For those familiar with the Grateful Dead, this is a good representation of related bands. Thus, using Gremlin over the Web of Data, we have created a music recommendation engine. With this engine, we have no data of our own - only the data that exists out there on the Web of Data. The Web of Data creates a new application development paradigm in which there is a clean separation between data provider and data processor.4 This distinction is identified in the diagram below, where a denotes the old paradigm where in which the data provider and data processor are tightly coupled and b denotes the Web of Data paradigm where these two actors are decoupled.

Finally, note that we used the Grateful Dead in our examples, but any musical act URI would work. For example, try the above code again, but set $_ to another band. For example, try:

What was presented was a recommendation algorithm for finding musical artists related to some source artist by the labels defined in $labels. Using the concepts presented here, its easy to create a recommendation service for other domains (e.g. related movies, TV shows, actors, restaurants, scholarly articles, etc.). Just redefine $labels and pick an appropriate source vertex. Moreover, try the code with multiple source vertices to get the intersection of two spreading activation flows.


1 Rodriguez, M.A., A Reflection on the Structure and Process of the Web of Data, Bulletin of the American Society for Information Science and Technology, volume 35, number 6, pages 38-43, American Society for Information Science and Technology, doi:10.1002/bult.2009.1720350611, ISSN:1550-8366, LA-UR-09-03724, August 2009.

2 Rodriguez, M.A., Interpretations of the Web of Data, Data Management in the Semantic Web, eds.
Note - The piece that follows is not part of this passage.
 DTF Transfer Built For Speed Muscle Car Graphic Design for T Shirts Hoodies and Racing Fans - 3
H. Jin and Z. Lv, Nova Publishing, LA-UR-09-03344, 2010.

3 Shinavier, J., Functional Programs as Linked Data, 3rd Workshop on Scripting for the Semantic Web, Innsbruck, Austria, June 2007.
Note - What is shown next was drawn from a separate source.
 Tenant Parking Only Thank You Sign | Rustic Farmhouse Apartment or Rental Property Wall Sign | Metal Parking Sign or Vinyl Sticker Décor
4 Rodriguez, M.A., Watkins, J., Faith in the Algorithm, Part 2: Computational Eudaemonics, Proceedings of the International Conference on Knowledge-Based and Intelligent Information & Engineering Systems, Invited Session: Innovations in Intelligent Systems, eds. Velásquez, J.D., Howlett, R.J., and Jain, L.C., Lecture Notes in Artificial Intelligence, volume 5712, pages 813-820, doi:10.1007/978-3-642-04592-9_101, Springer-Verlag, LA-UR-09-02095, Santiago, Chile, ISBN:978-3-642-04591-2, April 2009.